══ Task input ══

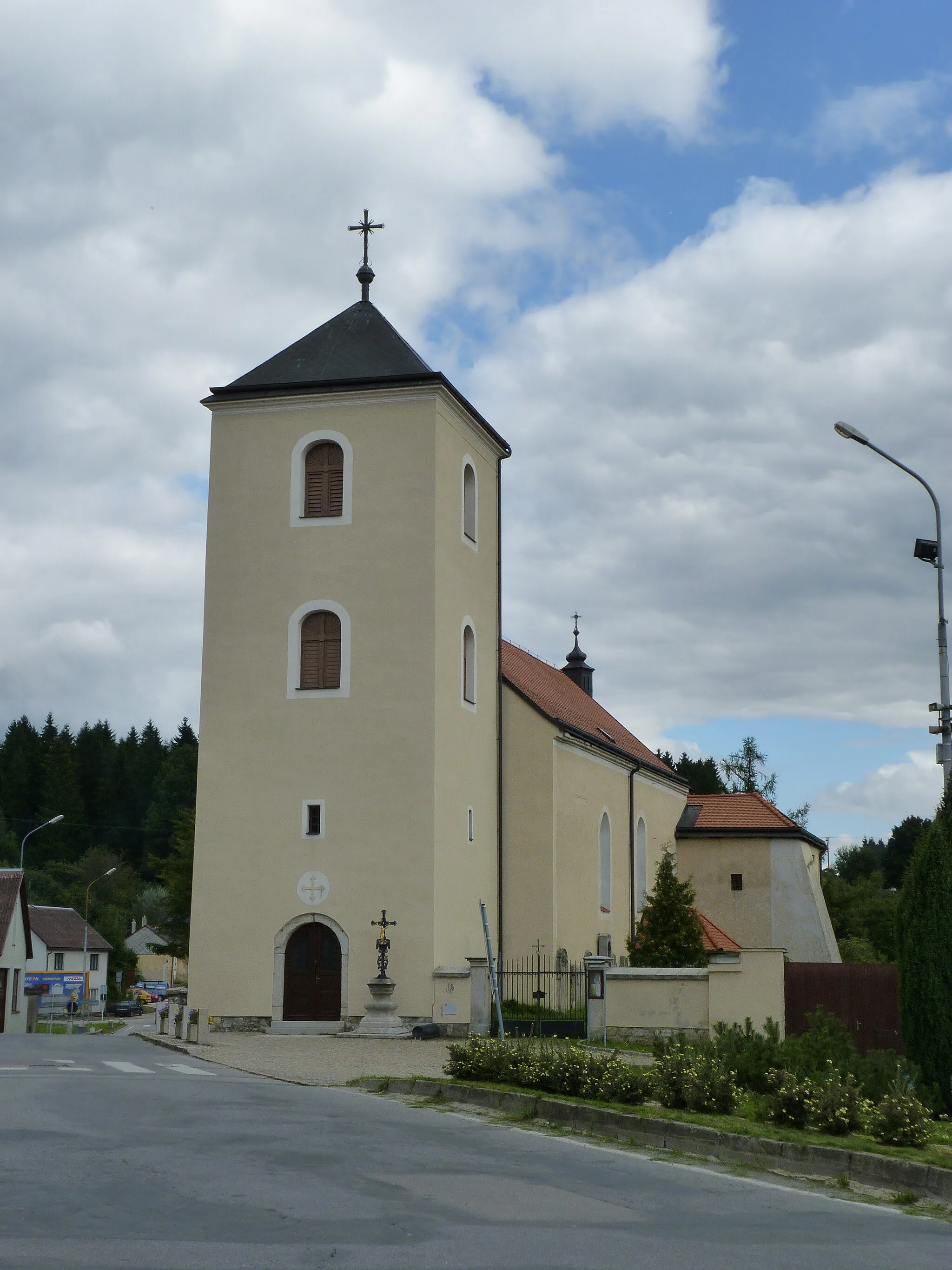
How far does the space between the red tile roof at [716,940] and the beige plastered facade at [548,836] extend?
4.23m

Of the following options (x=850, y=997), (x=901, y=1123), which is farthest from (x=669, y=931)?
(x=901, y=1123)

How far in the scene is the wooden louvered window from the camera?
2923 centimetres

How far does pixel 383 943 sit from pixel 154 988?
86254mm

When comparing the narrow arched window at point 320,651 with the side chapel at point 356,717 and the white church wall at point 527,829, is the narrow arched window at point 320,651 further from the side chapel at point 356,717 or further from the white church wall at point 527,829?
the white church wall at point 527,829

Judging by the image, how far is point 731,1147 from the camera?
38.9 feet

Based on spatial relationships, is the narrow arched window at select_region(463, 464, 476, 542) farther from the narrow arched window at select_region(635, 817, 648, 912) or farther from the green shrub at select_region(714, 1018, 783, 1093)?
the green shrub at select_region(714, 1018, 783, 1093)

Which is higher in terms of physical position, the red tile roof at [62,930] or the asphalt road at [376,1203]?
the red tile roof at [62,930]

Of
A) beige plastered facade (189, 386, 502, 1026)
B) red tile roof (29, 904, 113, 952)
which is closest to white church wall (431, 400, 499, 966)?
beige plastered facade (189, 386, 502, 1026)

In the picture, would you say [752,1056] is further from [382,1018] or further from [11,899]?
[11,899]

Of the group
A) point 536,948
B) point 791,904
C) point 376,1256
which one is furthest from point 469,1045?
point 791,904

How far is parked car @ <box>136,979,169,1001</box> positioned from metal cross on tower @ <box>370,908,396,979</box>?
240 feet

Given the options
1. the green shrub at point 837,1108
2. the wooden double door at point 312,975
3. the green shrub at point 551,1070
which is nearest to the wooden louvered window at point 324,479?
the wooden double door at point 312,975

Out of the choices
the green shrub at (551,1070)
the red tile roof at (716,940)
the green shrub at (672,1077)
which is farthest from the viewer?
the red tile roof at (716,940)

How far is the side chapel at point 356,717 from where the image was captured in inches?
1080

═══

**Exercise goal**
Convert the lines above into a JSON list of strings, one string per line, with blank lines left out. Leave the picture out of the list.

**Answer for the task**
[
  "How far does the space between the red tile roof at [716,940] and the beige plastered facade at [548,836] extend?",
  "4.23m",
  "Of the following options (x=850, y=997), (x=901, y=1123), which is farthest from (x=669, y=931)?",
  "(x=901, y=1123)",
  "How far in the scene is the wooden louvered window from the camera?",
  "2923 centimetres",
  "How far does pixel 383 943 sit from pixel 154 988?",
  "86254mm",
  "When comparing the narrow arched window at point 320,651 with the side chapel at point 356,717 and the white church wall at point 527,829, is the narrow arched window at point 320,651 further from the side chapel at point 356,717 or further from the white church wall at point 527,829?",
  "the white church wall at point 527,829",
  "Judging by the image, how far is point 731,1147 from the camera?",
  "38.9 feet",
  "Based on spatial relationships, is the narrow arched window at select_region(463, 464, 476, 542) farther from the narrow arched window at select_region(635, 817, 648, 912) or farther from the green shrub at select_region(714, 1018, 783, 1093)?",
  "the green shrub at select_region(714, 1018, 783, 1093)",
  "Which is higher in terms of physical position, the red tile roof at [62,930] or the asphalt road at [376,1203]?",
  "the red tile roof at [62,930]",
  "Of",
  "A) beige plastered facade (189, 386, 502, 1026)",
  "B) red tile roof (29, 904, 113, 952)",
  "which is closest to white church wall (431, 400, 499, 966)?",
  "beige plastered facade (189, 386, 502, 1026)",
  "In the picture, would you say [752,1056] is further from [382,1018] or further from [11,899]?",
  "[11,899]",
  "Of the group",
  "A) point 536,948",
  "B) point 791,904",
  "C) point 376,1256",
  "which one is furthest from point 469,1045?",
  "point 791,904",
  "How far is parked car @ <box>136,979,169,1001</box> positioned from metal cross on tower @ <box>370,908,396,979</box>?",
  "240 feet",
  "Given the options",
  "1. the green shrub at point 837,1108",
  "2. the wooden double door at point 312,975",
  "3. the green shrub at point 551,1070",
  "which is nearest to the wooden louvered window at point 324,479?",
  "the wooden double door at point 312,975",
  "Out of the choices",
  "the green shrub at (551,1070)",
  "the red tile roof at (716,940)",
  "the green shrub at (672,1077)",
  "which is farthest from the viewer?",
  "the red tile roof at (716,940)",
  "How far is the side chapel at point 356,717 from where the image was captured in inches?",
  "1080"
]